HARIDIAN DEL PINO | LA LAGUNA
El solar de El Ortigal se ha convertido en un verdadero vertedero ilegal. Esta es la denuncia que hace el Ayuntamiento de La Laguna, cuyos responsables han iniciado una investigación para descubrir quién está llevando hasta este lugar todo tipo de materiales. Este antiguo invernadero es ahora el último punto negro del municipio y hasta sus instalaciones, ya abandonadas, se dirigen los camiones para tirar sus cargas.
Es una vergüenza, según el concejal de Servicios Municipales, Plácido Mejías, quien denuncia además que sospecha que los infractores engañan a los vecinos al cobrarles y hacerles creer que sus utensilios serán llevados a la Planta Industrial de Residuos Sólidos.
"Estamos intentando averiguar quién ha vaciado hasta tres camiones de escombros procedentes de la reforma que ha hecho algún particular de la zona", avanzó Mejías, cuyo departamento se ha visto obligado a limpiar de forma periódica este solar abandonado. "Cada cierto tiempo, aparecen desperdicios, escombros y basuras en este terreno privado, por lo que las palas tienen que hacer limpieza cada tres meses", insistió el titular de Servicios Municipales.
A pesar de la existencia de este foco, Plácido Mejías apuntó que "las cosas han mejorado mucho con los años" en el municipio y aseguró que los ciudadanos están más conciencias de que la existencia de estos vertederos ilegales causan problemas en el medio ambiente. La Laguna cuenta con un servicio gratuito de recogida de enseres, recordó.

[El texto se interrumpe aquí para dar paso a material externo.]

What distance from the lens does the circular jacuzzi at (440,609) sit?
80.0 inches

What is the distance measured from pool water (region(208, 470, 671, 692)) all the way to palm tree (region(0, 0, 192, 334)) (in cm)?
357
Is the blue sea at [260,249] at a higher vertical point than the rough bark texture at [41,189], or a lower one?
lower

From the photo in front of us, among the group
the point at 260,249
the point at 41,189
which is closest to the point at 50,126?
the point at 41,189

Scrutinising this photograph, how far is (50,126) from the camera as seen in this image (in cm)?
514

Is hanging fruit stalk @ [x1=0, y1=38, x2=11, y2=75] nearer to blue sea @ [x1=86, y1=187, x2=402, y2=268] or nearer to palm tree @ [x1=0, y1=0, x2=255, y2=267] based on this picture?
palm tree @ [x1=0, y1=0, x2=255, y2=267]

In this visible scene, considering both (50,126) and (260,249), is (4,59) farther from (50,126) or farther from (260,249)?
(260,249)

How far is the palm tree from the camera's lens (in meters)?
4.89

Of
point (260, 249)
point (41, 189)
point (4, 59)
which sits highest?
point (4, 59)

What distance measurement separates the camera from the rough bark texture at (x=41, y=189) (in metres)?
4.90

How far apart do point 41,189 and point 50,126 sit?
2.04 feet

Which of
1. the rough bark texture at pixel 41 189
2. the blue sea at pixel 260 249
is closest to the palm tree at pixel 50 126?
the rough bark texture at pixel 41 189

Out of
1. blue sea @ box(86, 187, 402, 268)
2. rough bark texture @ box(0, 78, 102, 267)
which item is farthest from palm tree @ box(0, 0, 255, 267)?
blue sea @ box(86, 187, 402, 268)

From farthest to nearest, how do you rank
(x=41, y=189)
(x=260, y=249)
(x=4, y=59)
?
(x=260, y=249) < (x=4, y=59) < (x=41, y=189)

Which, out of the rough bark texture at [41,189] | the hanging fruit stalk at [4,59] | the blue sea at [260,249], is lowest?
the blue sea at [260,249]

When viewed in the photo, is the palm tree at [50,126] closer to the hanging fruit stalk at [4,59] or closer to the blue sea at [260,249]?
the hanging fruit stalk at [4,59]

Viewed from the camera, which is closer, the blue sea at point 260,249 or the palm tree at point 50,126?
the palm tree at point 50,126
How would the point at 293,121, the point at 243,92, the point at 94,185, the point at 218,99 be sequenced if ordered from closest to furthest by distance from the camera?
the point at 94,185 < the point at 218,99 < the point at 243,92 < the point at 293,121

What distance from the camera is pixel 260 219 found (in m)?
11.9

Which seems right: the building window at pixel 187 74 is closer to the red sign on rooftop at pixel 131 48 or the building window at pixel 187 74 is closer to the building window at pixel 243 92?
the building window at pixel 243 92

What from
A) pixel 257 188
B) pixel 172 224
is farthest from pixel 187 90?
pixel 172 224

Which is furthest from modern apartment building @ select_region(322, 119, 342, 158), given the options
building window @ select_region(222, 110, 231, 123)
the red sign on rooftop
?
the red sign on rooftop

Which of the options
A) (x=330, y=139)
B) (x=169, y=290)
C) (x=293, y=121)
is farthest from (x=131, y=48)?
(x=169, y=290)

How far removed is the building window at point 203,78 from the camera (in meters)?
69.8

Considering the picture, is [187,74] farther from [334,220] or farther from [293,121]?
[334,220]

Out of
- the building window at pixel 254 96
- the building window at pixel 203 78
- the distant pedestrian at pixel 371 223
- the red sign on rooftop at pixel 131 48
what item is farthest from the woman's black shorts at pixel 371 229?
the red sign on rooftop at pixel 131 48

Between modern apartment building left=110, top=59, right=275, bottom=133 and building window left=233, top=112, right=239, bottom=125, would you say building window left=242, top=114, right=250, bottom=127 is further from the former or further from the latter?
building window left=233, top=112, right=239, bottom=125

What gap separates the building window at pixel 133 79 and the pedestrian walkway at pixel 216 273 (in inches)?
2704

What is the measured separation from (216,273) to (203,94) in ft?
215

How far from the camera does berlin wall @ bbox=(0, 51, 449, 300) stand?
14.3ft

Baja el volumen de basuras
El concejal de Servicios Municipales en el Ayuntamiento de La Laguna, Plácido Mejías, destacó ayer que "ha bajado mucho el índice de vertidos". Asimismo, recordó la corporación ha realizado labores de limpieza en los barrancos del municipio para evitar la crecida del agua en las épocas de lluvias. A pesar de que los ciudadanos son cada vez más respetuosos con el medio ambiente y considerados, sigue existiendo el punto negro de El Ortigal. En julio de 2009, los operarios del Ayuntamiento tuvieron que retirar lavadoras, sillones, inodoros, sillas, asientos de coches, latas, pantallas de televisión bicis, zapatos y estanterías, entre otros enseres que habían sido depositados tanto en el interior de esta antigua nave industrial como en los exteriores de la misma. En aquella ocasión, el concejal explicó que se había procedido a bloquear los accesos a estas instalaciones pero "los ruedan para poder entrar". Además, agregó que "el problema está en que los terrenos no son municipales sino privados y aunque hemos mandado a los operarios para que realicen las labores de limpieza, los camiones siguen entrando y la retirada de los residuos sólo se puede hacer en los accesos a este antiguo invernadero". Por este motivo, el Ayuntamiento decidió llevar el asunto a los tribunales.